Questions about scenes in images
[Start]

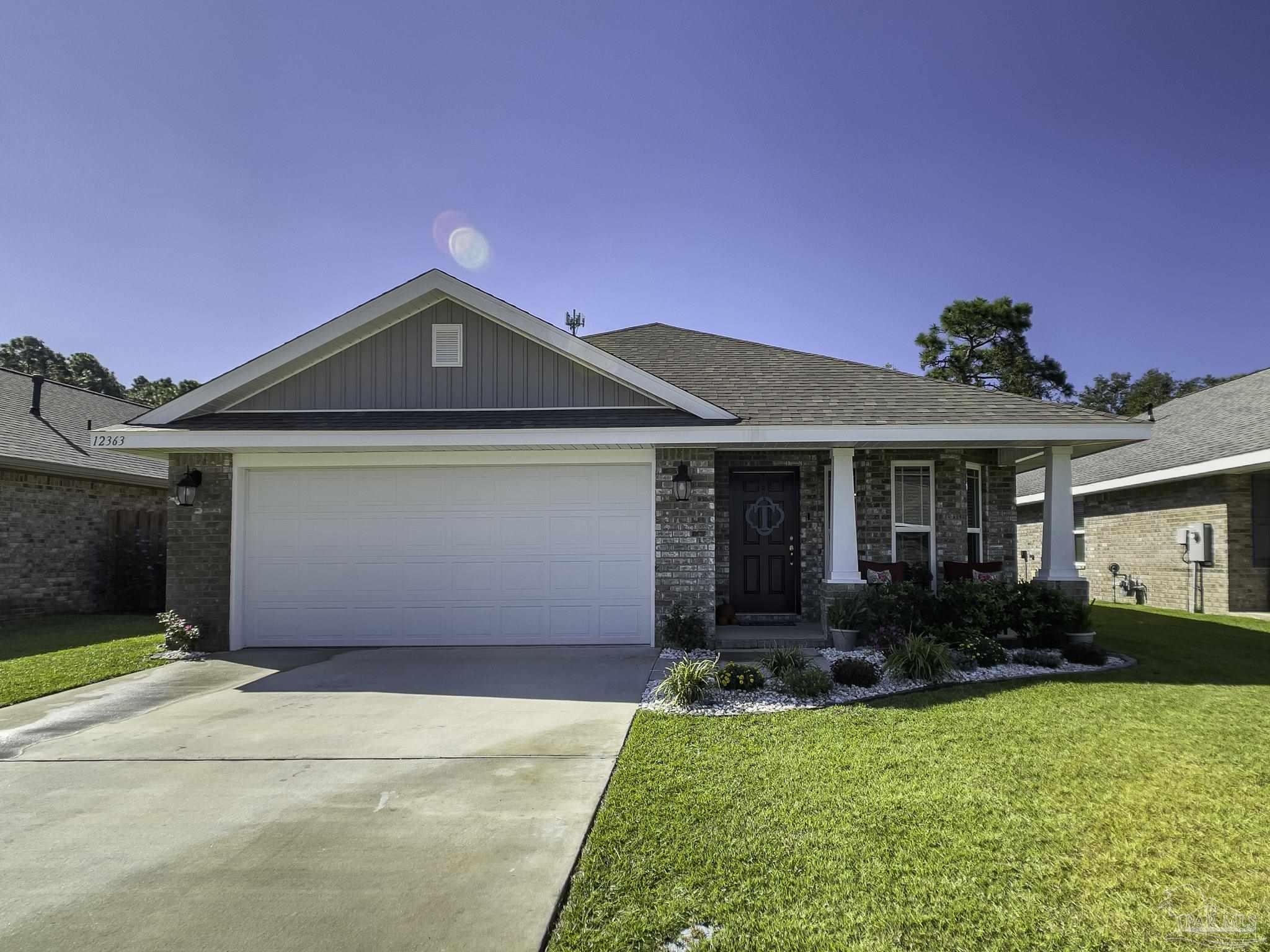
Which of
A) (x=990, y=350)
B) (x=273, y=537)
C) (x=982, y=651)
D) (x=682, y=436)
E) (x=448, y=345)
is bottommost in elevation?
(x=982, y=651)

[End]

Please rewrite the listing with "bottommost" changed to "lowest" and nothing else altered. Leave out the pictures.

Which of
A) (x=990, y=350)
B) (x=273, y=537)
C) (x=982, y=651)
D) (x=682, y=436)
E) (x=448, y=345)
is lowest in elevation?
(x=982, y=651)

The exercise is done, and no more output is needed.